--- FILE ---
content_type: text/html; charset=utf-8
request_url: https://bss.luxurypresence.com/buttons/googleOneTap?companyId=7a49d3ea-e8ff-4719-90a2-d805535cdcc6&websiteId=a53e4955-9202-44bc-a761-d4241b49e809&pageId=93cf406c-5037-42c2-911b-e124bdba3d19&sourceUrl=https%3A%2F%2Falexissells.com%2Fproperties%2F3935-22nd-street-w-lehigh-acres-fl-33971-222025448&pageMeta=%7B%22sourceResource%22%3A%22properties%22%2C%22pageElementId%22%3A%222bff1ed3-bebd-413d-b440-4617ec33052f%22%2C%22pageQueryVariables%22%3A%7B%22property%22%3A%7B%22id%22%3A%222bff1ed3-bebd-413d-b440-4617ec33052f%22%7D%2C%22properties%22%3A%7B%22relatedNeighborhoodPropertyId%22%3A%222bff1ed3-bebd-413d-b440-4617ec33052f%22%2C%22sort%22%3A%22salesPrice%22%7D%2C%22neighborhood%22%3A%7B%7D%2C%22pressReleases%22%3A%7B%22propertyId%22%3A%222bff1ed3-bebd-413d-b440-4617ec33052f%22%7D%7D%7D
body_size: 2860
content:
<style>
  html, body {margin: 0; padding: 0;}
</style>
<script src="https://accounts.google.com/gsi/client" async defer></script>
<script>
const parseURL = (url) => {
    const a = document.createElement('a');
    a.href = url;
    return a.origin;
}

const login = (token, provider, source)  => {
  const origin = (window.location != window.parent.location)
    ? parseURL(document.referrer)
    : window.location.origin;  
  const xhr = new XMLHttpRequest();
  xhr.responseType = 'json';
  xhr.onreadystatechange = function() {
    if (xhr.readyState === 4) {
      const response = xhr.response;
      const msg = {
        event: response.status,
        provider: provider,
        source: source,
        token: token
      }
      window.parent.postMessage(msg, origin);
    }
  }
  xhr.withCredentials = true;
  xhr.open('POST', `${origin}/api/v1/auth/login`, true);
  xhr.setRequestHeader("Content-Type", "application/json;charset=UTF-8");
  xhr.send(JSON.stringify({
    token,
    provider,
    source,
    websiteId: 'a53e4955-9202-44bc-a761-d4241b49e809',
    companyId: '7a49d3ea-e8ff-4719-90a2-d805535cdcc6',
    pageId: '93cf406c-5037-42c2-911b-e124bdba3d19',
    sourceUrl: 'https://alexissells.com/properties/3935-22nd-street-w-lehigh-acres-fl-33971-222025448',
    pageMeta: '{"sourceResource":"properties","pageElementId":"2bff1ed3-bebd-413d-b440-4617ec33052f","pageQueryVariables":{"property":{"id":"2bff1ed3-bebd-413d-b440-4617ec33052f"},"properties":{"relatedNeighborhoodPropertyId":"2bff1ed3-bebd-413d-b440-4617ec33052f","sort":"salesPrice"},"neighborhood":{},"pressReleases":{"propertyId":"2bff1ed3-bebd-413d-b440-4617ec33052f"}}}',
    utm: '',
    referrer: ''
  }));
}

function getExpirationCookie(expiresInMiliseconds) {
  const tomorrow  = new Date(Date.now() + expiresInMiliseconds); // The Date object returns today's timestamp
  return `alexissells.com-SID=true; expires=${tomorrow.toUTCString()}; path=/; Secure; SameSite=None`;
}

AIM OF THE TASK:
Would you please give all of the entries above once more, exactly as they are?

WRITTEN ANSWER:
--- FILE ---
content_type: text/html; charset=utf-8
request_url: https://bss.luxurypresence.com/buttons/googleOneTap?companyId=7a49d3ea-e8ff-4719-90a2-d805535cdcc6&websiteId=a53e4955-9202-44bc-a761-d4241b49e809&pageId=93cf406c-5037-42c2-911b-e124bdba3d19&sourceUrl=https%3A%2F%2Falexissells.com%2Fproperties%2F3935-22nd-street-w-lehigh-acres-fl-33971-222025448&pageMeta=%7B%22sourceResource%22%3A%22properties%22%2C%22pageElementId%22%3A%222bff1ed3-bebd-413d-b440-4617ec33052f%22%2C%22pageQueryVariables%22%3A%7B%22property%22%3A%7B%22id%22%3A%222bff1ed3-bebd-413d-b440-4617ec33052f%22%7D%2C%22properties%22%3A%7B%22relatedNeighborhoodPropertyId%22%3A%222bff1ed3-bebd-413d-b440-4617ec33052f%22%2C%22sort%22%3A%22salesPrice%22%7D%2C%22neighborhood%22%3A%7B%7D%2C%22pressReleases%22%3A%7B%22propertyId%22%3A%222bff1ed3-bebd-413d-b440-4617ec33052f%22%7D%7D%7D
body_size: 2860
content:
<style>
  html, body {margin: 0; padding: 0;}
</style>
<script src="https://accounts.google.com/gsi/client" async defer></script>
<script>
const parseURL = (url) => {
    const a = document.createElement('a');
    a.href = url;
    return a.origin;
}

const login = (token, provider, source)  => {
  const origin = (window.location != window.parent.location)
    ? parseURL(document.referrer)
    : window.location.origin;  
  const xhr = new XMLHttpRequest();
  xhr.responseType = 'json';
  xhr.onreadystatechange = function() {
    if (xhr.readyState === 4) {
      const response = xhr.response;
      const msg = {
        event: response.status,
        provider: provider,
        source: source,
        token: token
      }
      window.parent.postMessage(msg, origin);
    }
  }
  xhr.withCredentials = true;
  xhr.open('POST', `${origin}/api/v1/auth/login`, true);
  xhr.setRequestHeader("Content-Type", "application/json;charset=UTF-8");
  xhr.send(JSON.stringify({
    token,
    provider,
    source,
    websiteId: 'a53e4955-9202-44bc-a761-d4241b49e809',
    companyId: '7a49d3ea-e8ff-4719-90a2-d805535cdcc6',
    pageId: '93cf406c-5037-42c2-911b-e124bdba3d19',
    sourceUrl: 'https://alexissells.com/properties/3935-22nd-street-w-lehigh-acres-fl-33971-222025448',
    pageMeta: '{"sourceResource":"properties","pageElementId":"2bff1ed3-bebd-413d-b440-4617ec33052f","pageQueryVariables":{"property":{"id":"2bff1ed3-bebd-413d-b440-4617ec33052f"},"properties":{"relatedNeighborhoodPropertyId":"2bff1ed3-bebd-413d-b440-4617ec33052f","sort":"salesPrice"},"neighborhood":{},"pressReleases":{"propertyId":"2bff1ed3-bebd-413d-b440-4617ec33052f"}}}',
    utm: '',
    referrer: ''
  }));
}

function getExpirationCookie(expiresInMiliseconds) {
  const tomorrow  = new Date(Date.now() + expiresInMiliseconds); // The Date object returns today's timestamp
  return `alexissells.com-SID=true; expires=${tomorrow.toUTCString()}; path=/; Secure; SameSite=None`;
}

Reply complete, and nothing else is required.